> **EXERCISE PROMPT**: Repeat exactly, and only, the lines below starting at the line that contains "site chile_frances02, 2013-05-21" and ending at the line that contains "common name: american black bear", inclusive of both.

=== LISTED RECORDS ===

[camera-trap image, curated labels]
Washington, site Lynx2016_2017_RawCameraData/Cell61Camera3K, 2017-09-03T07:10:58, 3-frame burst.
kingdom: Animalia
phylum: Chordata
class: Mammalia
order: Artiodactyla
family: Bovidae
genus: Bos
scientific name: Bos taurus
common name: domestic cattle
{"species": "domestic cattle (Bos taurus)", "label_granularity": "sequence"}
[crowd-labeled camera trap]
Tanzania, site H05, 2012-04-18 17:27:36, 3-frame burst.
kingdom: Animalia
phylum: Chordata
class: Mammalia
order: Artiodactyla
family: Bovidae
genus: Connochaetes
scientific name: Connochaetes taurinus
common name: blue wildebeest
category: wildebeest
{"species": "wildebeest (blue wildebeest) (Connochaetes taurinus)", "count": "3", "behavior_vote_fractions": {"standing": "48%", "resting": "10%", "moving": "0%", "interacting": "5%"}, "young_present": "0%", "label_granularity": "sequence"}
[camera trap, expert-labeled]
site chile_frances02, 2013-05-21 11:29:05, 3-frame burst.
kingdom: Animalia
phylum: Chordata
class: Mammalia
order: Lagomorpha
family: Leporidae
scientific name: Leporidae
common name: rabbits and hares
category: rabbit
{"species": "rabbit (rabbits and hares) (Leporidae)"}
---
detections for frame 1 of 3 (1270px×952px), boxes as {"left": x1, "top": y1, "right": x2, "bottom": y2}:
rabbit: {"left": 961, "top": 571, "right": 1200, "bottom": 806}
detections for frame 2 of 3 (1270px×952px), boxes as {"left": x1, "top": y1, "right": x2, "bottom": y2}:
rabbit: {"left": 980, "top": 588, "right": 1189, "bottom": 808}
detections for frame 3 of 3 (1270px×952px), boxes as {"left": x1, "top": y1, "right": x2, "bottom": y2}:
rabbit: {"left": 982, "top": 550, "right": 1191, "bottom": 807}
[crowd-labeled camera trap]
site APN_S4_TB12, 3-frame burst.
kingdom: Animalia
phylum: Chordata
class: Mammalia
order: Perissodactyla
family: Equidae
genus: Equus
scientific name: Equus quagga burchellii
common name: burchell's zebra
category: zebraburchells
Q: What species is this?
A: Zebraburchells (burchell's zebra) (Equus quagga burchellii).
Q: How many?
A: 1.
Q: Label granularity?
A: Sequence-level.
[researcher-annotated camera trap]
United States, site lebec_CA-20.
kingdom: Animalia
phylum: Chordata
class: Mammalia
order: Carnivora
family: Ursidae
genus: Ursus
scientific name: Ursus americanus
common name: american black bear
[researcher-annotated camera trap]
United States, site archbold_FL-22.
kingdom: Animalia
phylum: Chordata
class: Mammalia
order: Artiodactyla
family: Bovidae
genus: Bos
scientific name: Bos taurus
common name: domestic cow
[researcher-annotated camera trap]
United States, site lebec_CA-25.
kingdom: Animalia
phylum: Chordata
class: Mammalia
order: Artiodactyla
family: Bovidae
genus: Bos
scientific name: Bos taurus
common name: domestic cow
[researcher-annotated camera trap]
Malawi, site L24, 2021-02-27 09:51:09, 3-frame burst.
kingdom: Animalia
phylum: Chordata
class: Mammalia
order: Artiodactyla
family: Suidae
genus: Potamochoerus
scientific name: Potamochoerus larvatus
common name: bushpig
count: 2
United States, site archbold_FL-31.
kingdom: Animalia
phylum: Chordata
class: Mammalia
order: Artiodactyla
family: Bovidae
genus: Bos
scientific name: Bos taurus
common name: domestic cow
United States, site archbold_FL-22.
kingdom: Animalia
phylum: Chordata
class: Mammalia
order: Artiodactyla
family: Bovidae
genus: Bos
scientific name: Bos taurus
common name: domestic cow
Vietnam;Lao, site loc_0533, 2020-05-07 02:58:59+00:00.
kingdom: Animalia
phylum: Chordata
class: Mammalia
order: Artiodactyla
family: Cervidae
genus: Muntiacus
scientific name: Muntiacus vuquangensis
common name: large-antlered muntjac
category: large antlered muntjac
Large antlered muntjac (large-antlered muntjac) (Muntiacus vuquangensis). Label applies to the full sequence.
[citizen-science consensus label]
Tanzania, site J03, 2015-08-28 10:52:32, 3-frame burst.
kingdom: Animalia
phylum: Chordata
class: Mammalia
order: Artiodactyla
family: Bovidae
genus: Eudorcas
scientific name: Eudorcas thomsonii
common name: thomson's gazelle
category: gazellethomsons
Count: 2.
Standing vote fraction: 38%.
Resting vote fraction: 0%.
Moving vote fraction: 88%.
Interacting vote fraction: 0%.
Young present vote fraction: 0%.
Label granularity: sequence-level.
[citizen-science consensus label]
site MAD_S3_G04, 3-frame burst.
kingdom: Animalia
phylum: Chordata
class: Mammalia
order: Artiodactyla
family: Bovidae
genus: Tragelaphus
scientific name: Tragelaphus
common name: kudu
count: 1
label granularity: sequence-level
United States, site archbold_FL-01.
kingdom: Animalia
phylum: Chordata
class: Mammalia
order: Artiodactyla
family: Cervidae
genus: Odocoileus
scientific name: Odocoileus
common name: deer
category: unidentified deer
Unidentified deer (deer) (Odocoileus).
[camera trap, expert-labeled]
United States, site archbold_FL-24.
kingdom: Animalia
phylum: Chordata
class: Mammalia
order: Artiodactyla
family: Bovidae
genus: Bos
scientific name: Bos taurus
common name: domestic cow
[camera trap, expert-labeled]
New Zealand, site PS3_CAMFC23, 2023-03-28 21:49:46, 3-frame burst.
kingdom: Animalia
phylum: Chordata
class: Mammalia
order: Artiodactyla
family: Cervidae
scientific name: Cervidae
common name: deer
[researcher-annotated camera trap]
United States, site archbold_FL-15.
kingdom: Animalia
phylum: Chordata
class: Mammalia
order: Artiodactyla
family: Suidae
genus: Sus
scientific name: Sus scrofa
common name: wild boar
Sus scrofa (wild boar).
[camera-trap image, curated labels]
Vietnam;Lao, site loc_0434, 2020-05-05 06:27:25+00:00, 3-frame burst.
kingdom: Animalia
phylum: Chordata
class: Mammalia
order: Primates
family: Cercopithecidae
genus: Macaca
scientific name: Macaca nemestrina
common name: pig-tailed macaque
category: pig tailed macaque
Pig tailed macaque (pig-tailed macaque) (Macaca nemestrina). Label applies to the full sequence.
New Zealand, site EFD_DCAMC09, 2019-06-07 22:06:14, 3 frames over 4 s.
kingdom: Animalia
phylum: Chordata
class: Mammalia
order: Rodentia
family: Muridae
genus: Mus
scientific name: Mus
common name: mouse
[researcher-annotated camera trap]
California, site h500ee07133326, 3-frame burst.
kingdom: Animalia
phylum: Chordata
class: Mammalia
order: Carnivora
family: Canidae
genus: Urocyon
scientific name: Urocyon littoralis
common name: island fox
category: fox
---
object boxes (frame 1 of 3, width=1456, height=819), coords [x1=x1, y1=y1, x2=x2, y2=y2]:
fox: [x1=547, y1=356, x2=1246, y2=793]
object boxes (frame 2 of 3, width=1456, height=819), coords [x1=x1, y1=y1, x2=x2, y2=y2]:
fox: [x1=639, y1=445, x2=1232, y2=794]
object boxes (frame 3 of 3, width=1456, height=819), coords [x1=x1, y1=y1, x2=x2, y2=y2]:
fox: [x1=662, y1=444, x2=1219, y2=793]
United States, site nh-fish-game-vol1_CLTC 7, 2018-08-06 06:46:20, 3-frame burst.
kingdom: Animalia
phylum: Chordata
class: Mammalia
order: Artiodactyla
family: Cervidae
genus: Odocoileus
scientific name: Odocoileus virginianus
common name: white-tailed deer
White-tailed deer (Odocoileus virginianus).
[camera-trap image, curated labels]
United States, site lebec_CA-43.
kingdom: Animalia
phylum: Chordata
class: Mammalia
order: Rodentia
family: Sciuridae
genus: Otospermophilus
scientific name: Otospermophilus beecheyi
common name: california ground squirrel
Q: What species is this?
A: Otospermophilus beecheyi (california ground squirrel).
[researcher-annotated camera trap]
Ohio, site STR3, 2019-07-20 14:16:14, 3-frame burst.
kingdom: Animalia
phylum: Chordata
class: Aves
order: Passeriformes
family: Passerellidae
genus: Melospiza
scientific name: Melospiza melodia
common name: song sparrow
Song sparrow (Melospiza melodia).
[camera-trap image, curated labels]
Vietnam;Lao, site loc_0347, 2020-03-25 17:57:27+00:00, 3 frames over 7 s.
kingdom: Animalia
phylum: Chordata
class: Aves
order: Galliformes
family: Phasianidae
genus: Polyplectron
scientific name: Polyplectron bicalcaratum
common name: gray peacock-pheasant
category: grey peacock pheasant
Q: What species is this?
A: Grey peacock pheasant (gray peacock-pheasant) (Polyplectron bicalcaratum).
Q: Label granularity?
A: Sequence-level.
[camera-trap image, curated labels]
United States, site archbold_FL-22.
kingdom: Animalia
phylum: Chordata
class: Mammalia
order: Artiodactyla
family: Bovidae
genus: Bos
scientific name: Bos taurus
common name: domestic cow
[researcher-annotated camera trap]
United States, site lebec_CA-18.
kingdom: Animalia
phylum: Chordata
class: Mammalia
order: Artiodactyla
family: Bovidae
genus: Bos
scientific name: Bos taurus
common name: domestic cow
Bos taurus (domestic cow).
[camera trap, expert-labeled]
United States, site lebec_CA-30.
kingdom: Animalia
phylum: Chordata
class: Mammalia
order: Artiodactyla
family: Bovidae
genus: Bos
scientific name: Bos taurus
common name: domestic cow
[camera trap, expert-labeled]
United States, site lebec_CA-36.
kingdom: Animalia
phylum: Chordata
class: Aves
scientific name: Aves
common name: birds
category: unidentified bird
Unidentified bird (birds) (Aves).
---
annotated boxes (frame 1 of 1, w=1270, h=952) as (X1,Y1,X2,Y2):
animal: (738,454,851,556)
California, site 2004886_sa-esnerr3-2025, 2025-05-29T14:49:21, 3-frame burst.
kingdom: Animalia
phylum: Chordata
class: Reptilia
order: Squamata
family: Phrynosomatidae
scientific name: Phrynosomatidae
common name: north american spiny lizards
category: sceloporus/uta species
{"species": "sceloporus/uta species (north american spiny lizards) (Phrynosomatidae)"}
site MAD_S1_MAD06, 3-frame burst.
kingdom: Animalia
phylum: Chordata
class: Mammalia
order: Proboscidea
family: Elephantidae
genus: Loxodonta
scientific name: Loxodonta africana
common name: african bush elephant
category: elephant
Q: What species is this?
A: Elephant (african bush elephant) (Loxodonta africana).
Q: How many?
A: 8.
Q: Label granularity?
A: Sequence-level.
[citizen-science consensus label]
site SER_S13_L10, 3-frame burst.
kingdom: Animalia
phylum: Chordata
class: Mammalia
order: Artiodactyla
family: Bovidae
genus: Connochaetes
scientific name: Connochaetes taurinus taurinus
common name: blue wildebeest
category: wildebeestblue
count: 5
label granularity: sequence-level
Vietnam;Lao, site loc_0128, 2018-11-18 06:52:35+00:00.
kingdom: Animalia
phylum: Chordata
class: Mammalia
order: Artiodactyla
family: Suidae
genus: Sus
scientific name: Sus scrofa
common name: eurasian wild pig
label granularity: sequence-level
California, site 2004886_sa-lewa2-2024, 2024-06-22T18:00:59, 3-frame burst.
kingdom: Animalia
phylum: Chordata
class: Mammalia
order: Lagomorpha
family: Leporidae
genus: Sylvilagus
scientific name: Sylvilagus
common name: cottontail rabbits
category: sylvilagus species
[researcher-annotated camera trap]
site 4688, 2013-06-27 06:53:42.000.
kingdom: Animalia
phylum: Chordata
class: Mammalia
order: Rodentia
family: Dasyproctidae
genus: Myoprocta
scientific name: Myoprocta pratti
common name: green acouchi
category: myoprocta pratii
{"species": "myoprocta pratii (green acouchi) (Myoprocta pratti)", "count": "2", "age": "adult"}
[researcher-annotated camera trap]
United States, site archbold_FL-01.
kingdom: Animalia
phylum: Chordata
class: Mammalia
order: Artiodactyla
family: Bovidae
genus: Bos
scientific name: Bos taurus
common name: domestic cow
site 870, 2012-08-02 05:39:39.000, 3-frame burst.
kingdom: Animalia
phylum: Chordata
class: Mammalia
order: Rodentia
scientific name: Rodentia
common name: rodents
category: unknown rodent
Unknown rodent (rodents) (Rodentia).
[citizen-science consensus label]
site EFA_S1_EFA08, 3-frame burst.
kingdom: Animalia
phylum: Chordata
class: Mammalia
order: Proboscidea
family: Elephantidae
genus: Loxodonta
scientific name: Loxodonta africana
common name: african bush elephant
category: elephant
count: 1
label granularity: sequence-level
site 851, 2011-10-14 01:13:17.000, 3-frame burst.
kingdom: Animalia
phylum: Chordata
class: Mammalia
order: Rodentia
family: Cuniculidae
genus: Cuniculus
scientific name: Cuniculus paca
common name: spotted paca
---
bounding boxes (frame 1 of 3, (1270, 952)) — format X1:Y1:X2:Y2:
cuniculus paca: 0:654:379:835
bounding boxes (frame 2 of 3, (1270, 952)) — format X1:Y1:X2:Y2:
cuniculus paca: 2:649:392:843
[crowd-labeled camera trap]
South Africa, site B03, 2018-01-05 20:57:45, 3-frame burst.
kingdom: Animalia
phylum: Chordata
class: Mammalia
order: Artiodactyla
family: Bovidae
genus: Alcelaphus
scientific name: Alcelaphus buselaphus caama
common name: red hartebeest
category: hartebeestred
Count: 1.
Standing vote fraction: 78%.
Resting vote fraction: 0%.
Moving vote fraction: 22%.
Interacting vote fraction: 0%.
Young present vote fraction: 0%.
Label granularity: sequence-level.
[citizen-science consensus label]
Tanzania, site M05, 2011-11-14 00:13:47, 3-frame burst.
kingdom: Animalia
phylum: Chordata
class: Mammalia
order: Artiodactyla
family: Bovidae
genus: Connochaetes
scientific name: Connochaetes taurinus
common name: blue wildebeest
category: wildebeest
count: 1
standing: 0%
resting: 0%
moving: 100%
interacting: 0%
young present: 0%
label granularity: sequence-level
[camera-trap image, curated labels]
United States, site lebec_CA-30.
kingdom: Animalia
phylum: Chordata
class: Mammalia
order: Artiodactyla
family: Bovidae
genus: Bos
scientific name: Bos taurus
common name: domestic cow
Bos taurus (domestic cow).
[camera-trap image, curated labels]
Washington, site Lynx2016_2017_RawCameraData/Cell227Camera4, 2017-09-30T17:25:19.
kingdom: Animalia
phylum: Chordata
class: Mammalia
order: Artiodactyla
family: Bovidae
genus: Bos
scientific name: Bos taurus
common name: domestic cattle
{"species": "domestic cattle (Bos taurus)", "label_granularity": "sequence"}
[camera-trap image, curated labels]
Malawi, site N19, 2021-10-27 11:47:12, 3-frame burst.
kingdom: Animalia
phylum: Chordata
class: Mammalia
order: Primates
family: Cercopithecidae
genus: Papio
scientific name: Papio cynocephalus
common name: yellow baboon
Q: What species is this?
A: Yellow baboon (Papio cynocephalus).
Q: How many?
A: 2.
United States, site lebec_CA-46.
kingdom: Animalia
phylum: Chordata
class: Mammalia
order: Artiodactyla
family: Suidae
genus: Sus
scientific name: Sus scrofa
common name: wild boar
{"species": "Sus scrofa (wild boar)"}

===

> **ANSWER TO THIS PROBLEM**:
site chile_frances02, 2013-05-21 11:29:05, 3-frame burst.
kingdom: Animalia
phylum: Chordata
class: Mammalia
order: Lagomorpha
family: Leporidae
scientific name: Leporidae
common name: rabbits and hares
category: rabbit
{"species": "rabbit (rabbits and hares) (Leporidae)"}
---
detections for frame 1 of 3 (1270px×952px), boxes as {"left": x1, "top": y1, "right": x2, "bottom": y2}:
rabbit: {"left": 961, "top": 571, "right": 1200, "bottom": 806}
detections for frame 2 of 3 (1270px×952px), boxes as {"left": x1, "top": y1, "right": x2, "bottom": y2}:
rabbit: {"left": 980, "top": 588, "right": 1189, "bottom": 808}
detections for frame 3 of 3 (1270px×952px), boxes as {"left": x1, "top": y1, "right": x2, "bottom": y2}:
rabbit: {"left": 982, "top": 550, "right": 1191, "bottom": 807}
[crowd-labeled camera trap]
site APN_S4_TB12, 3-frame burst.
kingdom: Animalia
phylum: Chordata
class: Mammalia
order: Perissodactyla
family: Equidae
genus: Equus
scientific name: Equus quagga burchellii
common name: burchell's zebra
category: zebraburchells
Q: What species is this?
A: Zebraburchells (burchell's zebra) (Equus quagga burchellii).
Q: How many?
A: 1.
Q: Label granularity?
A: Sequence-level.
[researcher-annotated camera trap]
United States, site lebec_CA-20.
kingdom: Animalia
phylum: Chordata
class: Mammalia
order: Carnivora
family: Ursidae
genus: Ursus
scientific name: Ursus americanus
common name: american black bear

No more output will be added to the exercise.